Спустя несколько часов труда Владислав мог со спокойной душой убрать тетрадку в портфель, если, конечно, Людмила не стопорила его, когда он уже начинал тянуть застежку.

«Быстро ты! – говорила она и многозначительно приподнимала бровь. – Дай-ка я погляжу, что ты там наворотил…»

И восьмилетний Говорикин, опуская подбородок и скрипя зубами, вручал ей свою работу, а сам шел на кухню собирать пенал, но вместо этого потрошил его, как какую-нибудь рыбу, с бряцаньем вываливания разноцветные карандаши, ластики, точилку с опилками, которые осыпались как обломки самолета из бесформенного облака на застежке-молнии.

«Ненавижу! – думал он. – Ненавижу! Убью… Убью! На… На! Умри! Урод!»
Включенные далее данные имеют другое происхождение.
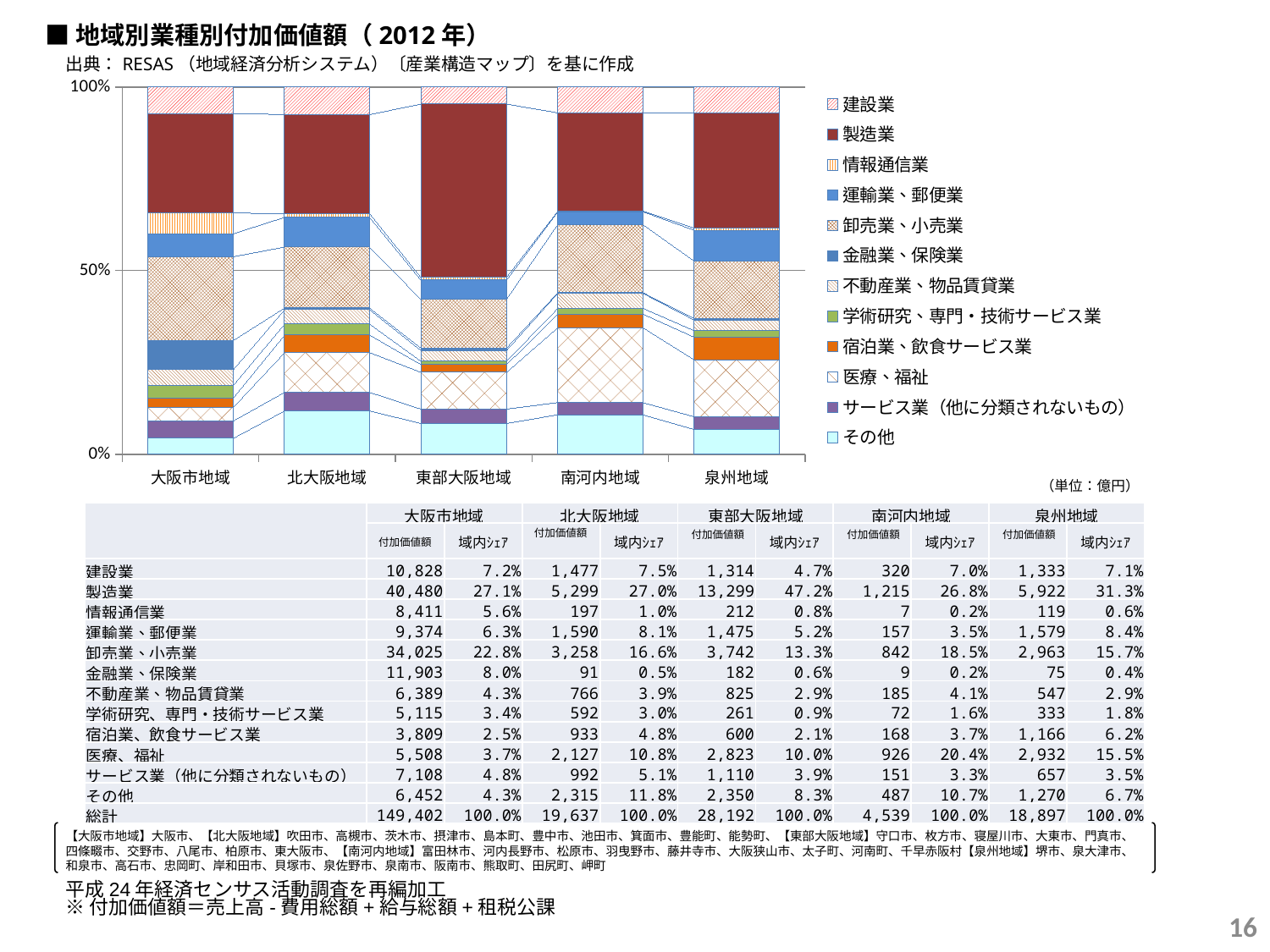
What kind of chart is shown on the slide? stacked bar chart What is the 総計 付加価値額 for 大阪市地域? 149,402 What is the 域内シェア of 製造業 in 東部大阪地域? 47.2% Which has the larger 域内シェア for 卸売業、小売業: 大阪市地域 or 北大阪地域? 大阪市地域 Which region has the highest 域内シェア for 製造業? 東部大阪地域 Which industry is listed first in the chart legend? 建設業 Is the 製造業 域内シェア for 泉州地域 greater or less than 50%? less Which region has the lowest 域内シェア for 情報通信業? 南河内地域 How many regions (categories) are plotted along the x axis of the chart? 5 What is the 域内シェア of 医療、福祉 in 南河内地域? 20.4% What is the difference in 製造業 域内シェア between 東部大阪地域 and 泉州地域? 15.9 percentage points How many industry series does the chart legend list? 12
Нахмуренная, Людмила шла за Владиславом на кухню, глазами пробегаясь по беззащитным чернильно-черным буквам, выгнанным из общежития пишущей ручки на белоснежный мороз листа и, проверив тщательно, Людмила либо с улыбкой одобрения кивала, либо, что случалось почти всегда, она вдруг расстреливала Владислава своими заряженными девятимиллиметровыми глазами калибра кобры, вытащенной из кобуры.

«Ну ма-ам, что-о-о?!» – простанывал измученный Владислав.
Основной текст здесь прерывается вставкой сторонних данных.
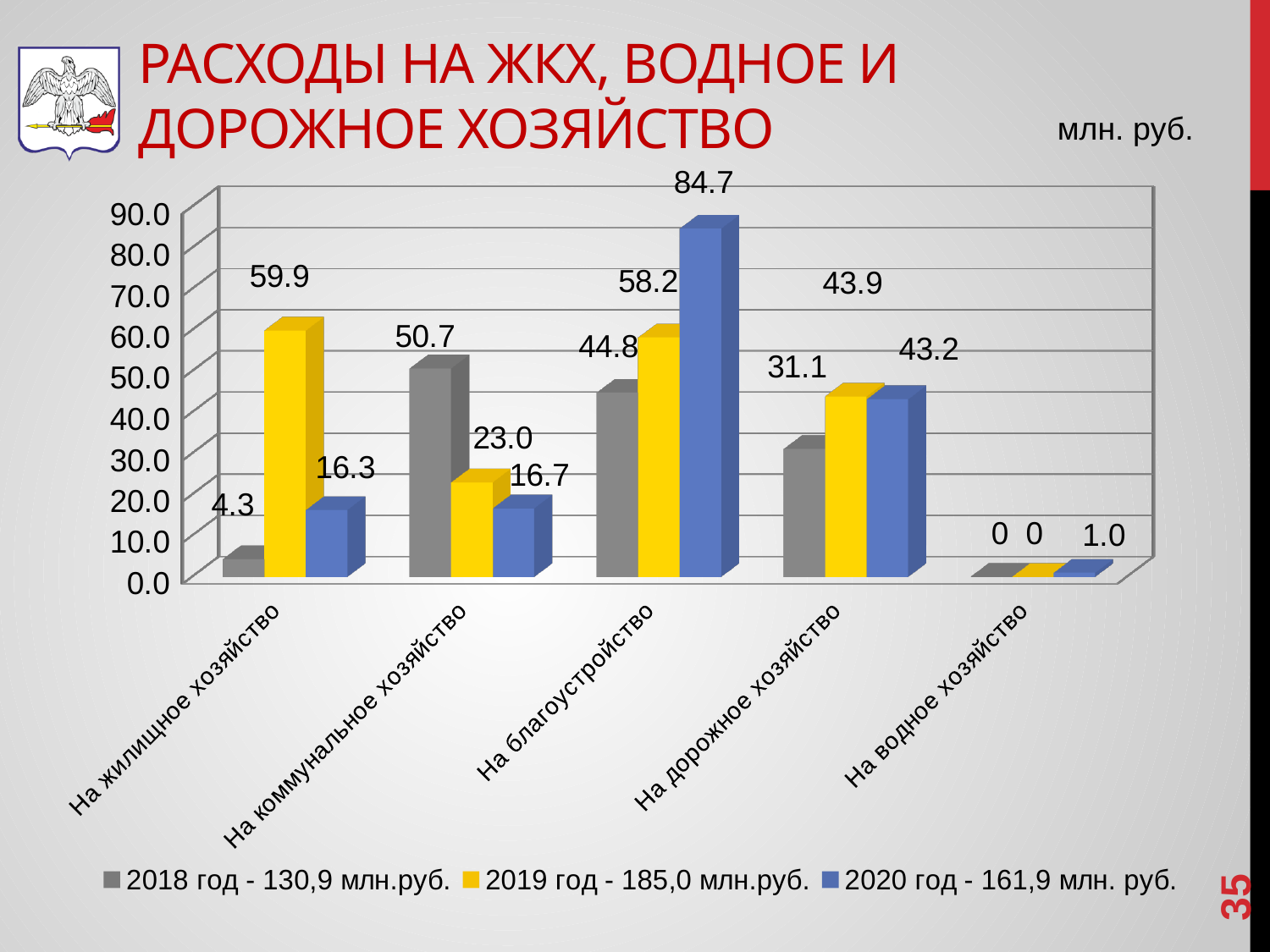
How many series does the legend list? 3 How many categories are shown on the x axis? 5 What is the difference between the 2019 год and 2018 год values for На жилищное хозяйство? 55.6 What is the value for 2020 год for На водное хозяйство? 1.0 What is the value for 2020 год for На благоустройство? 84.7 What is the value for 2018 год for На коммунальное хозяйство? 50.7 What is the value for 2019 год for На жилищное хозяйство? 59.9 Which category has the lowest value for 2018 год? На водное хозяйство What total is given in the legend for 2019 год? 185,0 млн.руб. What kind of chart is shown on the slide? Bar chart Which category has the highest value for 2020 год? На благоустройство Which is larger for На коммунальное хозяйство: the 2018 год value or the 2019 год value? 2018 год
«Догадайся!» – двухметровым пальцем Людмила указывала на померещившуюся ей в этом нацистском рукописном тексте помарку еврейского, немецкого или еще какого-либо неугодного происхождения, что-то такое инородное, ненавистное, нежелательное, чужое, что нужно было срочным образом выкорчевать, изжить со свету!

«Это, Владислав, – поднося тетрадку чуть ли не к его носу, говорила она. – Это, по-твоему, что?! Присмотрись повнимательнее… Какую грязь ты оставил!»

«Оставь уже парня в покое! – откуда-то доносился голос Виталия Юрьевича. – Ты же на нем как на велосипеде ездишь по грибы! Всю душу уже из Влада вымотала…»

«А ну-ка цыц там! Начальник нашелся! С тобой Владик двоечником бы рос, недоучкой, тебе же плевать совершенно на него…» – на кухонной раковине, под мыльницей, Людмила прятала маленькое металлическое лезвие, замысловатый блестящий прямоугольник бритвы, чьим краешком аккуратно соскабливала, сцарапывала помарку.

И, прося у исстрадавшегося Владислава ручку, своим витиеватым почерком оперировала искалеченное слово, превращая домашнюю работу в нечто безукоризненное, совершенное, чему Владислав никогда не смог бы соответствовать даже при всем рачении.